** GIVEN PROBLEM 1 **
Decide whether each statement below agrees with the anime ranking post. For each, answer yes or no and quote the words of the post that settle it.
(a) The 2nd Tier shows are listed in alphabetical order.
(b) The writer rates Mai-Otome above Mai-HiME.
(c) The writer dislikes the second half of Jigoku Shoujo Futakomori.
** GIVEN PROBLEM 2 **
Reproduce word for word everything in the anime ranking post from "So, three tiers" down to "in America, though.".

** ARTICLE **
--- Start ---

So, three tiers - 2nd, 1st, and Favorite, because I do have one show that I enjoy above all others. I'll start with the 2nd Tier; I've got them in no particular order, although I had originally intended alphabetical. Asterisks on series means I own them on DVD; unfortunately some of these have never been given a physical release in America, though.



2nd Tier



MAI-OTOME* (Sunrise, 2005)



I know this is mildly contrarian of me (and only mildly since many of the folks I'm friends with agree although fandom seems largely opposed), but I think Mai-Otome is in every way superior to the series that preceded it, Mai-HiME. In the immortal words of Erica Friedman, everyone is " older, cooler, and gayer.", and that is part of why Mai-Otome is enjoyable - you have the ultra-cool onee-sama-types chilling out, cool as cucumbers, situation totally in hand (even when it looks like it isn't). And then, of course, there are the robes and the transformation sequences, followed up by explosions and ass-kicking. Basically, Mai-Otome is a magical girl show as Sunrise envisions it, and as a person who cut her teeth on Sailor Moon, how the hell could I not love a combo of one of my favorite studios and one of my old favorite genres? And while I could've done without some of the elements (Nina having the hots for her father figure is utterly gag-inducing), Mai-Otome has great fights, doesn't drag, and never gets bogged down in soppy melodrama (the way its predecessor does). It also, at heart, is a story about a girl who goes from being a foolish bumpkin to being worthy of inheriting her mother's legacy, and I've always loved tales of power passed matrlineally.



JIGOKU SHOUJO* (Studio DEEN, 2005/2006/2008)



Ok, I need to qualify this one slightly since I think that the second half of Jigoku Shoujo Futakomori sucks; however, since the first half of Futakomori I like just as much as I do the rest of the Jigoku Shoujo anime canon, I include all three seasons here.

--- End ---

** INFORMATION GIVEN **
--- Start ---

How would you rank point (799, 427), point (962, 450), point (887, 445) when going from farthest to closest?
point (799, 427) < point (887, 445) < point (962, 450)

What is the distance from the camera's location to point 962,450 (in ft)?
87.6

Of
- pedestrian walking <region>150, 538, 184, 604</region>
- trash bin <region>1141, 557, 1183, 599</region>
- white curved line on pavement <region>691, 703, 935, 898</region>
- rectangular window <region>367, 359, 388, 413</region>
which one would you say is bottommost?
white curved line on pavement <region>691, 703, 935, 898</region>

--- End ---

** FINISHED ANSWER 1 **
(a) No: "I've got them in no particular order, although I had originally intended alphabetical."
(b) Yes: "I think Mai-Otome is in every way superior to the series that preceded it, Mai-HiME."
(c) Yes: "I think that the second half of Jigoku Shoujo Futakomori sucks"

** FINISHED ANSWER 2 **
So, three tiers - 2nd, 1st, and Favorite, because I do have one show that I enjoy above all others. I'll start with the 2nd Tier; I've got them in no particular order, although I had originally intended alphabetical. Asterisks on series means I own them on DVD; unfortunately some of these have never been given a physical release in America, though.